Ingeval het bedrag van de belasting had behoren te zijn vastgesteld op een bedrag dat tenminste € 10,- per aanslag lager is dan het te hoog vastgestelde bedrag van die belasting, verleent de heffingsambtenaar ambtshalve de vermindering waarvoor de belanghebbende redelijkerwijs in aanmerking komt, indien:

  • a.

    een bezwaarschrift of een verzoekschrift niet ontvankelijk wordt verklaard wegens het te laat indienen van het bezwaarschrift of de aanvraag dan wel om andere redenen van formele aard;

  • b.

    uit enig feit blijkt dat een belastingaanslag tot een te hoog bedrag is vastgesteld en deze aanslag bij afweging van de betrokken belangen in redelijkheid niet gehandhaafd kan worden;

Artikel 3 Uitzonderingen

Het bepaalde in artikel 2 vindt geen toepassing indien:

  • a.

    ten tijde van het ontvangen van het bezwaarschrift of het verzoekschrift, dan wel op het tijdstip waarop het in artikel 2, onderdeel b, bedoelde feit ter kennis van de heffingsambtenaar komt, de driejaarstermijn is verstreken;

  • b.

    een bezwaarschrift wordt ingediend na afloop van de bezwaartermijn maar voor de verzending van een aanmaning, waarbij sprake is van feiten of omstandigheden die ten tijde van het opleggen van de betreffende aanslag niet bij de gemeente bekend waren of hadden kunnen zijn en dit aan belastingplichtige is toe te rekenen;

  • c.

    een bezwaarschrift wordt ingediend na de verzending van de aanmaning, waarbij blijkt dat ten tijde van het opleggen van de aanslag feiten en omstandigheden niet bij de gemeente bekend waren of hadden kunnen zijn en dit aan belastingplichtige is toe te rekenen;

  • d.

    een bezwaarschrift wordt ingediend na het uitvaardigen van een dwangbevel of op een later tijdstip; de aanslag staat dan in principe onherroepelijk vast, tenzij feiten of omstandigheden blijken die bij de gemeente bekend hadden kunnen zijn.

  • e.

    aannemelijk is dat de belanghebbende door opzet of grove schuld de wettelijke termijn voor het indienen van een bezwaarschrift of de aanvraag ongebruikt heeft laten verstrijken.

Artikel 4 Jurisprudentie

  • 1.

    Een uitspraak van de Hoge Raad, een gerechtshof of van een rechtbank waarin een toepassing van de belastingwet besloten ligt die voor de belanghebbende gunstiger is dan de bij de heffing van de belasting gevolgde toepassing, leidt niet tot het ambtshalve verlenen van vermindering van belasting indien de belastingaanslag of de voldoening op aangifte onherroepelijk is komen vast te staan voor de dag, waarop de uitspraak door de Hoge Raad, het hof of de rechtbank is gewezen, tenzij het college van burgemeester en wethouders op dit punt een afwijkende regeling heeft getroffen.

  • 2.

    Hetgeen in het eerste lid is bepaald met betrekking tot een uitspraak van de Hoge Raad, van een gerechtshof of van een rechtbank is in daartoe leidende gevallen van overeenkomstige toepassing op prejudiciële beslissingen van het Hof van Justitie van de Europese Gemeenschappen alsmede op rechterlijke uitspraken van het Hof en andere supranationale colleges.

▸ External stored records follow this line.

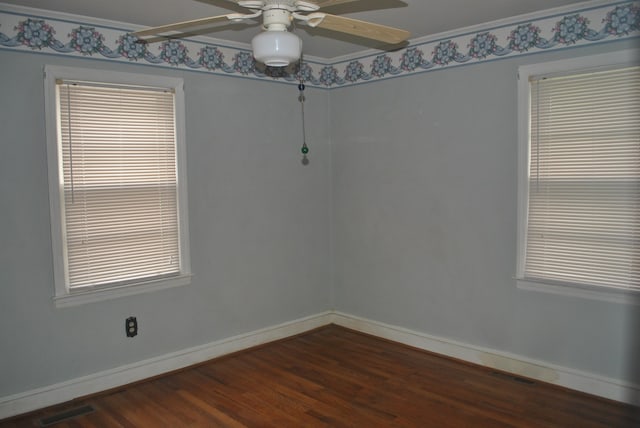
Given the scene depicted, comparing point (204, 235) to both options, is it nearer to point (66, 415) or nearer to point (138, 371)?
point (138, 371)

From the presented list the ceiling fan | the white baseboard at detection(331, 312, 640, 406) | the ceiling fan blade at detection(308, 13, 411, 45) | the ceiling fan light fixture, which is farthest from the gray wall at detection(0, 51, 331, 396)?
the ceiling fan blade at detection(308, 13, 411, 45)

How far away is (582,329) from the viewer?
10.7ft

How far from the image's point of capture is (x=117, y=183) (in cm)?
343

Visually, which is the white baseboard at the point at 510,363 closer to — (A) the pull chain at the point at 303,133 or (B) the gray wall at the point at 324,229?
(B) the gray wall at the point at 324,229

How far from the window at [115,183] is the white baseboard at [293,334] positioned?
0.55 meters

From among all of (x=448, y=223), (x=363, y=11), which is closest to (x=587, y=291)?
(x=448, y=223)

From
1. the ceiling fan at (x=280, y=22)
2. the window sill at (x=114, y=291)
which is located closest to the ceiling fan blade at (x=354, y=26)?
the ceiling fan at (x=280, y=22)

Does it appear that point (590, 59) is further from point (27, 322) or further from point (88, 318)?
point (27, 322)

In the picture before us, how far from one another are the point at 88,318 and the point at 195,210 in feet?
3.38

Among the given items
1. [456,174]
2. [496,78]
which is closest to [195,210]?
[456,174]

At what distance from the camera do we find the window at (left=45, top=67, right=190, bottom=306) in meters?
3.21

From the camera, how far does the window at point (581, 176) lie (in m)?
3.04

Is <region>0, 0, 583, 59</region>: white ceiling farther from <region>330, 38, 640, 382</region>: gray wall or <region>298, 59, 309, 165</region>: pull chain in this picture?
<region>298, 59, 309, 165</region>: pull chain

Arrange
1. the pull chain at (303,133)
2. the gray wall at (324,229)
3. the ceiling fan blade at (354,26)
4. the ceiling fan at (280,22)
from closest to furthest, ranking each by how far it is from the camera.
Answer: the ceiling fan at (280,22), the ceiling fan blade at (354,26), the gray wall at (324,229), the pull chain at (303,133)
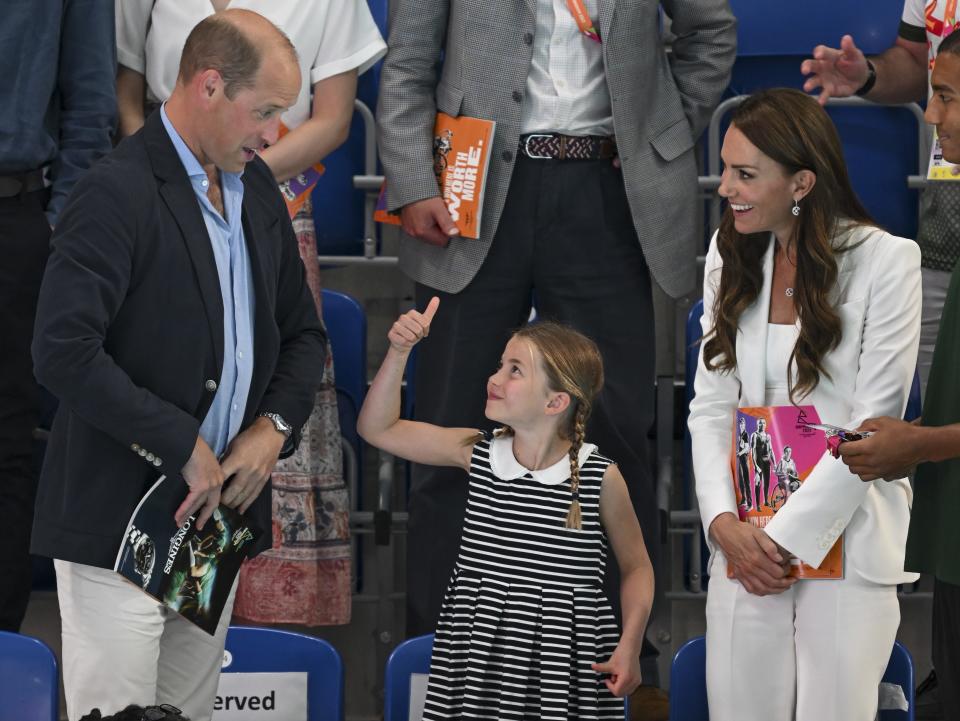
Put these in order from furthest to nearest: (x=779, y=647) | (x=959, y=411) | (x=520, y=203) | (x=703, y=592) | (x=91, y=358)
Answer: (x=703, y=592), (x=520, y=203), (x=779, y=647), (x=959, y=411), (x=91, y=358)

Artikel 5 Mededeling van afwijzing

Indien geen termen aanwezig zijn om ambtshalve vermindering te verlenen, wordt daarvan gemotiveerd mededeling gedaan in de uitspraak waarin de niet-ontvankelijkheid wordt uitgesproken van een bezwaarschrift of verzoekschrift , bedoeld in artikel 2, onder a.

Artikel 6 Slotbepaling

  • 1.

    Deze beleidsregels treden in werking met ingang van de eerste dag na die van de bekendmaking en werken terug tot 1 januari 2010.

  • 2.

    Deze beleidsregels worden aangehaald als “Beleidsregels ambtshalve vermindering 2010”.